If your business received funding through the Paycheck Protection Program to help cover expenses during the COVID-19 pandemic, you may be wondering how it will impact your 2020 tax returns. Whether you are just starting the loan forgiveness process or applying for the latest round of PPP funding, here are the implications you should be aware of.
PPP Basics
The Coronavirus Aid, Relief and Economic Security Act (CARES) passed in March 2020 provided assistance to individuals and businesses in the United States impacted by pandemic-related closures. Nearly $500 billion in PPP loans went to qualifying small businesses in 2020 to cover operating and payroll costs needed to stay afloat during shutdowns. These are forgivable loans which means that if your business meets certain requirements, some, or all, of your borrowed amount will not be owed back. PPP loans are issued by participating lenders, such as BankFive, and are backed by the Small Business Administration.
PPP loans offer low interest rates of 1%, however businesses that receive full forgiveness do not have to pay back the loans. In most cases, the loans are eligible for forgiveness as long as the funds were used for approved expenses. These approved items include expenses incurred during a specific period and within approved categories. 60% of funding received was required to be spent on employee payroll costs, ensuring you were not laying off workers, while the other 40% could go towards other expenses that qualify for forgiveness.
Effect on 2020 Tax Returns
In December 2020, the Coronavirus Response and Relief Supplemental Appropriations Act (CRRSAA) was passed which made it clear PPP loans were completely tax-exempt and should not be reported as gross income. The CRRSAA also reversed the original provision that expenses covered by a PPP loan could not be written off. Therefore, items such as payroll, rent and utilities can still be reported as expenses on 2020 tax returns.
For example, if your business received $50,000 from the PPP, this should not be reported as income. If you used a portion of that $50,000 to cover payroll expenses, you can still report that as an expense, even though it was covered by PPP funding. The original provision in early 2020 that stated expenses covered by PPP funding could not be written off was reversed due to the fact it would cause businesses to have a higher taxable revenue. This also applies to the second round of PPP funding.
Here we address some additional common points of confusion surrounding PPP loans and tax implications:
• The PPP Flexibility Act, passed in June 2020, allowed businesses to defer payroll taxes through the end of 2020, even if they received a forgivable PPP loan. If deferring these taxes, the employer must pay 50% of the deferred amount by December 31, 2021, and pay the remaining deferred balance by December 31, 2022.
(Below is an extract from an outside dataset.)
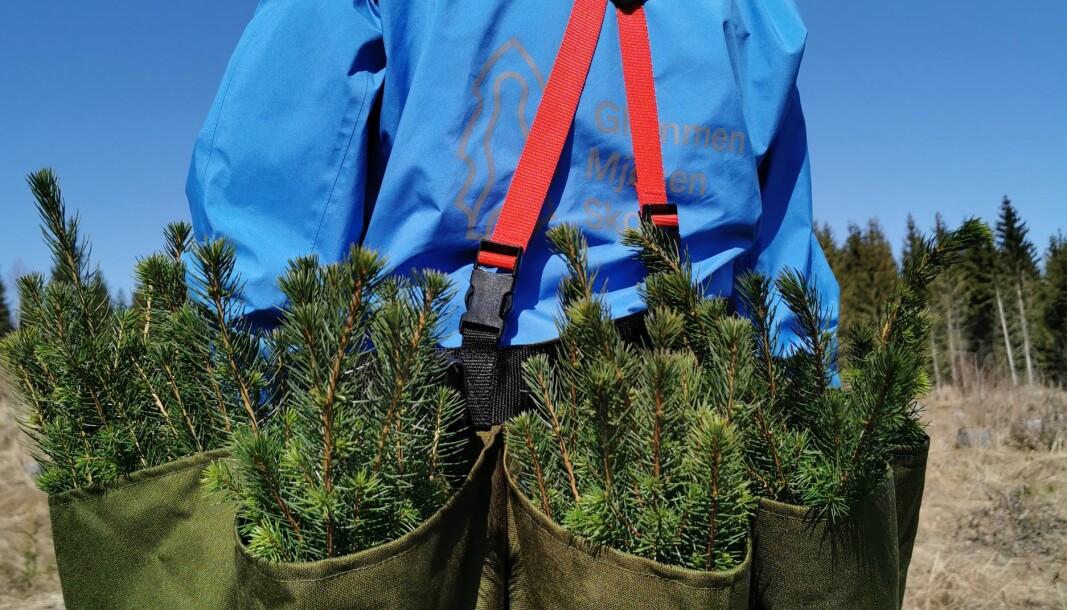 Uventet mange har søkt jobb som skogplantør.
• PPP funds cannot be used to pay business taxes.
• If you received an Economic Injury Disaster Loan (EIDL) in addition to a PPP loan, the EIDL loan will not impact your PPP loan forgiveness. However, if you received an EIDL grant, the grant amount will be subtracted from the amount of your PPP loan that is forgiven.
• You can still qualify for the Employee Retention Tax Credit if you received a PPP loan. This has been expanded to 70% on $10,000 in qualified wages per quarter.